■ **TEXTE DU DOCUMENT**:
▼▼▼

Un récent sondage réalisé en Angleterre révèle qu’un adulte de moins de 35 ans sur sept a de la sympathie pour l’« État islamique ». Et ce taux augmente à mesure que les personnes sondées sont jeunes. Chez les 20-25 ans, il atteint des sommets effarants. La cause : un fort sentiment de rejet des hommes politiques et du gouvernement et une grande défiance à l’égard des médias1.
L’organisation terroriste n’aurait donc, en soi, aucun attrait significatif, sinon comme défouloir fantasmatique de colères et d’impatiences. Et la soi-disant « sympathie » dont il est question ici ne serait alors qu’une façon de parler, par trop excessive, propre aux jeunes. L’enquête ne le dit pas en ces termes, mais c’est tout comme. Tout ça est sans doute rassurant, mais il y a un mais…
S’agissant de l’organisme qui a réalisé le sondage, on a là un bel exemple de porte-voix officieux des « intellectuels de service », comme les appelle François Cusset, historien des idées. Ces intellectuels développent, selon lui, par le biais des médias notamment, une « rhétorique du fait accompli ». Ce faisant, dit-il, ils jouent « un rôle politique, celui d'annuler les contradictions et de réduire toute alternative au silence. »2
Et c’est exactement le cas de ce sondage. Partant d’une réalité tangible, ô combien – le ras-le-bol désespéré des jeunes –, l’enquête laisse entendre, précisément, que les citoyens n’ont d’autre alternative, s’ils ne veulent pas être trop déçus, que de s’impliquer dans la vie politique et de bien choisir leurs dirigeants. Comme quoi, en dehors du système point de salut ! Or, c’est là que le bât blesse.

▲▲▲

■ **ENTRÉES EXTRAITES**:
▼▼▼

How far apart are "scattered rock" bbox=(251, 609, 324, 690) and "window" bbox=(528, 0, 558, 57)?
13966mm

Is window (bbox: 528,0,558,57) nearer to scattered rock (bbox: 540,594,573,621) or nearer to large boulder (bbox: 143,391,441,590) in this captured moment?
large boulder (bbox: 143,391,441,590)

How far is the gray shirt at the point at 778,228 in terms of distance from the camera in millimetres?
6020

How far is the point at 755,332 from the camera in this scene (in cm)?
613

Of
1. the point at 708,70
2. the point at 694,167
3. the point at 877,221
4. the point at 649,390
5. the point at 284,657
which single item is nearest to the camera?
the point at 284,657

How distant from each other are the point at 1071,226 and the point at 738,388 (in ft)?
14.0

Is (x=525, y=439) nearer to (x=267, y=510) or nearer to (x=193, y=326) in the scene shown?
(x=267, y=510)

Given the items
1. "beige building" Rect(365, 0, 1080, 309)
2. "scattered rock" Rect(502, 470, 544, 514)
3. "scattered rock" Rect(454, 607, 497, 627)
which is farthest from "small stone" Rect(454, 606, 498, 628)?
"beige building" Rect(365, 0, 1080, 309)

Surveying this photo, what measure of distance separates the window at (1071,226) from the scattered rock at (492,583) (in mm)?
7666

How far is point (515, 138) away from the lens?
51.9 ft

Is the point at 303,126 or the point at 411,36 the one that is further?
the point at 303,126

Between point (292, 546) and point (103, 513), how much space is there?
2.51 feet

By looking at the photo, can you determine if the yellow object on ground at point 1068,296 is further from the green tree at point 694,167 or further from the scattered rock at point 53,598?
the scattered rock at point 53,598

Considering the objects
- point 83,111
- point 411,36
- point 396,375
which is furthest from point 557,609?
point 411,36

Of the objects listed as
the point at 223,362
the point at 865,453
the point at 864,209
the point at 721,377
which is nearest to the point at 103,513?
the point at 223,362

▲▲▲

■ **OBJECTIF**:
Recopiez mot pour mot le passage du texte sur le sondage qui commence par « Un récent sondage » et se poursuit jusqu'à « l’égard des médias1. ». Ces entrées proviennent d'une autre source que le texte sur le sondage.

■ **RÉPONSE**:
Un récent sondage réalisé en Angleterre révèle qu’un adulte de moins de 35 ans sur sept a de la sympathie pour l’« État islamique ». Et ce taux augmente à mesure que les personnes sondées sont jeunes. Chez les 20-25 ans, il atteint des sommets effarants. La cause : un fort sentiment de rejet des hommes politiques et du gouvernement et une grande défiance à l’égard des médias1.